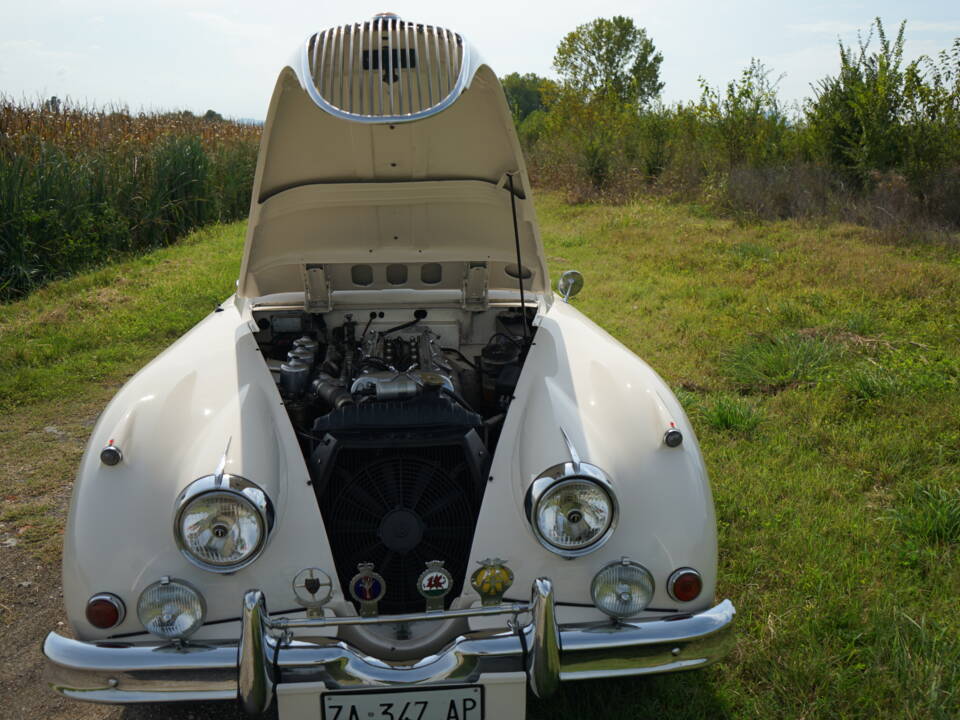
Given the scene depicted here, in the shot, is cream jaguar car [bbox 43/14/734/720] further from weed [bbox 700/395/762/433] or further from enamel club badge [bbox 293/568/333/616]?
weed [bbox 700/395/762/433]

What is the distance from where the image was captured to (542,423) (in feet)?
8.87

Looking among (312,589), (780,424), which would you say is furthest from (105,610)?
(780,424)

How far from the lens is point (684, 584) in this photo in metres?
2.30

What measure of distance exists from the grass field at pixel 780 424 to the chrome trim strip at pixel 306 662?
0.56 metres

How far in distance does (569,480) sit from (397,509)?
616 millimetres

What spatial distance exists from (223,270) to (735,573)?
299 inches

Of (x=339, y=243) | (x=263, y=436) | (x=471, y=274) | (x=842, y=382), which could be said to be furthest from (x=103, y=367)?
(x=842, y=382)

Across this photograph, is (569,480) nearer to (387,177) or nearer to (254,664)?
(254,664)

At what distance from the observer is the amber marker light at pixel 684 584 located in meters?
2.30

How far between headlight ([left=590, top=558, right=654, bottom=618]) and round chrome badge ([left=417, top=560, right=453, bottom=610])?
0.45 metres

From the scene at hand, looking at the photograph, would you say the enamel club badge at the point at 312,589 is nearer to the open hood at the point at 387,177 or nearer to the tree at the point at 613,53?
the open hood at the point at 387,177

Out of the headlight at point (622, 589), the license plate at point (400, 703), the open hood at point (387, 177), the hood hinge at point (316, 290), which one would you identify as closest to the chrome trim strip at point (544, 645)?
the license plate at point (400, 703)

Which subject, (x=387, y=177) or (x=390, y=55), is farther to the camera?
(x=387, y=177)

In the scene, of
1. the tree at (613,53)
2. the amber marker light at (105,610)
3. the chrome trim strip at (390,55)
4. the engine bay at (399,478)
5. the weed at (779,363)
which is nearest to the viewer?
the amber marker light at (105,610)
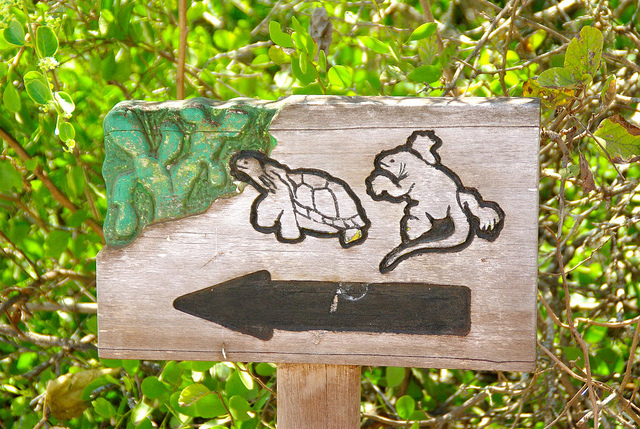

---------------

■ Directions for this task
Pick out and copy every line above that contains the word "amber", counting only matches with the same capitalization.

■ Result for this task
At what distance from the observer is the amber marker light at pixel 684 584 located in meters?
2. the amber marker light at (105,610)
the amber marker light at (105,610)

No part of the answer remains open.